• [LESETEXT]
Carlos Marighella führt hierzu in seinem Mini-Handbuch aus: \"Der SG (Stadtguerilla) ist jemand, der die Militärdiktatur mit Waffen bekämpft und dabei mit unkonventionellen Methoden vorgeht. Als politischer Revolutionär und glühender Patriot ist er ein Kämpfer für die Befreiung seines Landes, ein Freund des Volkes und der Freiheit. [...] Der SG unterscheidet sich jedoch radikal vom Gesetzlosen.
Der Gesetzlose will sich mit seinen Aktionen persönlich bereichern, greift wahllos an und macht keinen Unterschied zwischen Ausgebeuteten und Ausbeutern. Deshalb sind so viele einfache Menschen Unter seinen Opfern. Der SG hingegen folgt einem politischen Ziel und führt seine Angriffe nur gegen die Regierung, die großen Kapitalisten und ausländische Imperialisten, insbesondere die US-Imperialisten.\"

• [ERFASSTE ANGABEN]

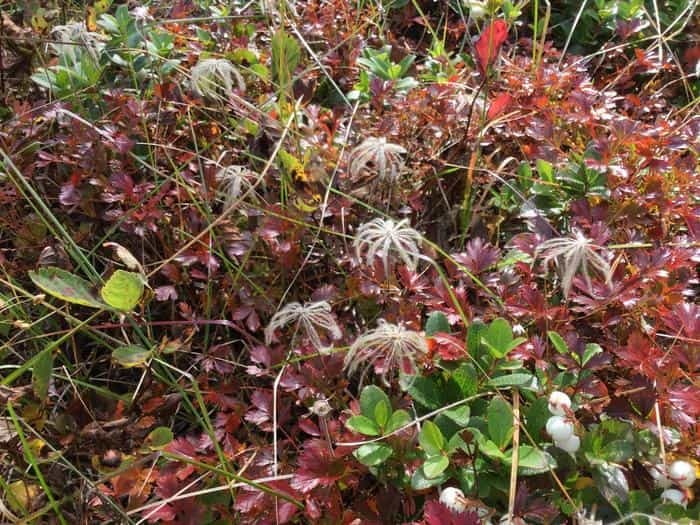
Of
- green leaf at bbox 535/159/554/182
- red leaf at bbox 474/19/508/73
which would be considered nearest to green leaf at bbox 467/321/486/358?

• [ZU ERLEDIGENDE AUFGABEN]
**A.** Von wem unterscheidet sich der SG laut dem Lesetext radikal?
**B.** Gegen wen führt der SG laut dem Lesetext seine Angriffe? Nenne alle Genannten.
Das Material stammt aus einer anderen Quelle.

• [ERGEBNISSE JE AUFGABE]
**A.** Vom Gesetzlosen.

**B.**
- die Regierung
- die großen Kapitalisten
- ausländische Imperialisten, insbesondere die US-Imperialisten